Supreme Court of Florida, 1999

Morse v. Singletary

Morse v. Singletary
Supreme Court of Florida · Decided September 2, 1999 · Anstead, Harding, Lewis, Pariente, Quince, Shaw, Wells
749 So. 2d 500; 24 Fla. L. Weekly Supp. 419; 1999 Fla. LEXIS 1466; 1999 WL 682022 (Southern Reporter, Second Series)

Morse v. Singletary

Opinion of the Court

PARIENTE, J.

We have for review the decision in Morse v. Singletary, No. 98-01279 (Fla. 2d DCA July 21, 1998), which the district court certified to be in conflict with the opinion in Trowell v. State, 706 So.2d 332 (Fla. 1st DCA 1998). We have jurisdiction. See art. V, § 3(b)(4), Fla. Const.

We recently approved First District’s opinion in Trowell on the issue of what allegations a defendant who pleaded guilty must include in a petition seeking a belated appeal. See State v. Trowell, 739 So.2d 77 (Fla. 1999). Accordingly, we quash the decision below on the authority of our *501opinion in Trowell, and remand for farther proceedings in light of that opinion.1

It is so ordered.

HARDING, C.J., and SHAW, WELLS, ANSTEAD, LEWIS and QUINCE, JJ., concur.

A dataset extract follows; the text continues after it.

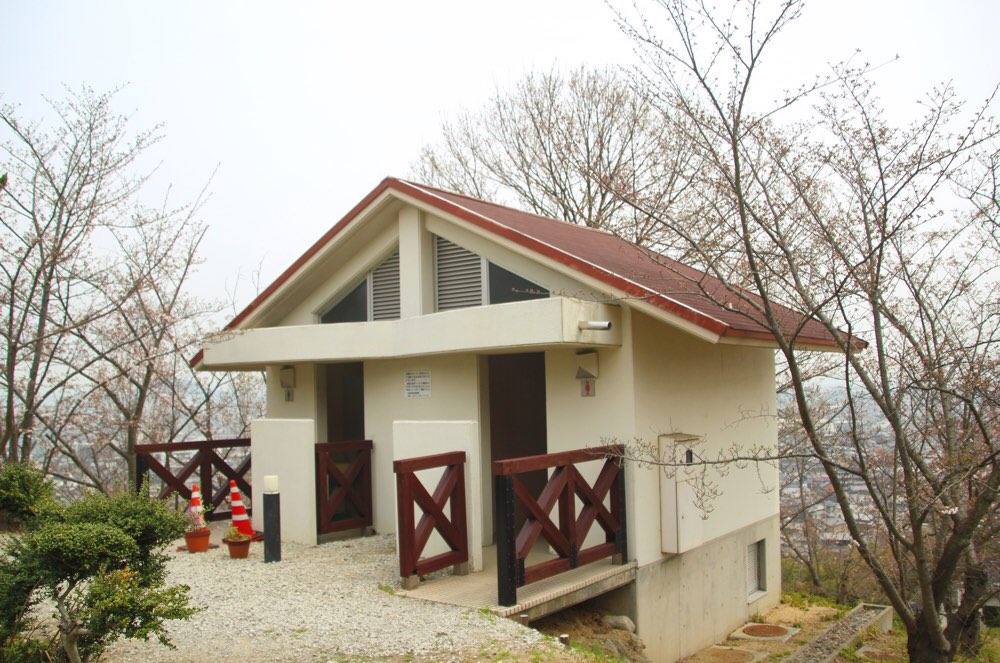 「出逢いの広場」のトイレ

. The State asserts that sections 924.06(3) and 924.051(4), Florida Statutes (1996), of the Criminal Appeal Reform Act are applicable. However, the district court neither relied upon the Criminal Appeal Reform Act as a basis of its decision nor addressed its applicability. Accordingly, we decline to do so here.